Seizures represent distressful and physically traumatic events that have the potential for lifelong social consequences and challenges to quality of life. The risk for an unprovoked or acute symptomatic seizure is approximately 8% to 10%; however, only 3%, or 1 in 26 Americans, will ultimately be diagnosed with epilepsy at some point in their lifetime. Up to one in four seizures evaluated in the emergency department (ED) represent first-time seizures.

The incidence and risk of seizures are influenced by many factors, including age; history and type of epilepsy, structural brain disease, neurodegenerative diseases; presence of renal or hepatic disease; metabolic derangements; and exposure to triggers. Patients presenting to the ED with seizures have a bimodal distribution in terms of age, with the highest incidence among infants and individuals older than 75 years old. This is explained by the high prevalence of febrile seizures in infants and structural brain damage in elders.

Up to 45% of adults presenting with a first unprovoked seizure will experience another within 2 years, most occurring in the first year. The risk is higher with known brain lesions, neuroimaging or electroencephalography (EEG) abnormalities, or nocturnal seizures ; the latter are associated with epilepsy syndromes. Up to 50% of patients with epilepsy have recurrent seizures despite initiation of therapy. Human immunodeficiency virus (HIV)-positive patients have an increased risk of seizures, and two-thirds of those who present with new-onset seizures experience recurrence.
========
What the exercise asks
Continue the text on seizure incidence and recurrence risk after its final sentence.

Material provided
========
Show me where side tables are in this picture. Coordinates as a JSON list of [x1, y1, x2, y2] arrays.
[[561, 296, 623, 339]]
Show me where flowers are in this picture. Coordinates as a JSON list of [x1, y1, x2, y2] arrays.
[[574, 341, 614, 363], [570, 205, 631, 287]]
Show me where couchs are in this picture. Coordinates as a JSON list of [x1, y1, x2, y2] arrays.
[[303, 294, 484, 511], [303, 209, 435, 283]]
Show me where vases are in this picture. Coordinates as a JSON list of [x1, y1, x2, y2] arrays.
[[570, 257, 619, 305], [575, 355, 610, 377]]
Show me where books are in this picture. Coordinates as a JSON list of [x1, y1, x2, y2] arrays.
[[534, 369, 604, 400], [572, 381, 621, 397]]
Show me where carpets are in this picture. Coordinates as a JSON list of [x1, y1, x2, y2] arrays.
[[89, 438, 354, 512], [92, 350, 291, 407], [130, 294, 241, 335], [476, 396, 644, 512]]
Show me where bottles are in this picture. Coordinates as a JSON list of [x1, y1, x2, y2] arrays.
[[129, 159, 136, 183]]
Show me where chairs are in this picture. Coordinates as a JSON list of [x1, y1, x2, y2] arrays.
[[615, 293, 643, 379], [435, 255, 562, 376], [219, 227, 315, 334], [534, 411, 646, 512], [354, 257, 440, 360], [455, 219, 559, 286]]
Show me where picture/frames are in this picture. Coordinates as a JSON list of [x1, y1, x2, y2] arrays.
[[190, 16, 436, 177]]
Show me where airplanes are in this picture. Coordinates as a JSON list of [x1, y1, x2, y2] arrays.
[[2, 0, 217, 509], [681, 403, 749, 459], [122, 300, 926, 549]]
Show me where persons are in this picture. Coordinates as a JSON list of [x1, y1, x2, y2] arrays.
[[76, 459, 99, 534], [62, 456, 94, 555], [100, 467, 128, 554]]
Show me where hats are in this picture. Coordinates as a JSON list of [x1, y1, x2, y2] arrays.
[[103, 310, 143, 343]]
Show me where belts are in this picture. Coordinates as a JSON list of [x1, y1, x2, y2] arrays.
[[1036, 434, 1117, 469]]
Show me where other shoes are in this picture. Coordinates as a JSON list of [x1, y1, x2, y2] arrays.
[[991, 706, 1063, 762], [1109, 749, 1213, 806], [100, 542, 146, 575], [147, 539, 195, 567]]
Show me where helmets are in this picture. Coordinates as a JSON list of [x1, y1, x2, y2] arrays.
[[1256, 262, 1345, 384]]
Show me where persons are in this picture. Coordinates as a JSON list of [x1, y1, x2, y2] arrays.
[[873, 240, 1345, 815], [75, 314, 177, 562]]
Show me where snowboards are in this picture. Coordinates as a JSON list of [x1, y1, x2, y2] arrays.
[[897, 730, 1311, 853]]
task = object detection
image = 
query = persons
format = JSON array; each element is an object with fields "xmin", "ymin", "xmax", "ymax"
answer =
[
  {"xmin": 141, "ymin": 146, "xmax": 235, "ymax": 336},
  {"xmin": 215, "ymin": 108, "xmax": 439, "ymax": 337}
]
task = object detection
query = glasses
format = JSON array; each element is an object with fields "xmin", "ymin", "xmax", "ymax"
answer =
========
Response
Etiologies underlying seizure events are diverse; importantly, the etiology plays a role in the risk for seizure recurrence and the progression to status epilepticus. For a comprehensive list of etiologies of seizures and status epilepticus according to type of insult and neurologic process refer to Chapter 88 (Box 88.1), and for pediatric considerations, refer to Chapter 169.

Seizures are the clinical manifestation of increased excitation or impaired inhibition of neurons that result in the abnormal firing and synchronization of neighboring neurons. This recruitment is complex and follows neural networks that may be deep and cross the midline of the brain. Marked alteration of consciousness ensues when seizures propagate diffusely to the bilateral cortex or diencephalon or to deeper structures involving the reticular activating system in the brainstem. Increased inhibition, effect of medications, and neuronal exhaustion mediate postictal states, which reflect transient neurologic deficits that may include alteration of consciousness, language, sensory, motor deficits (Todd paralysis), and/or abnormal emotional states. The duration of a postictal state ranges from minutes to a few hours, with the majority lasting less than 1 hour. Longer postictal states are associated with generalized convulsive seizures, duration of the seizure, and older age.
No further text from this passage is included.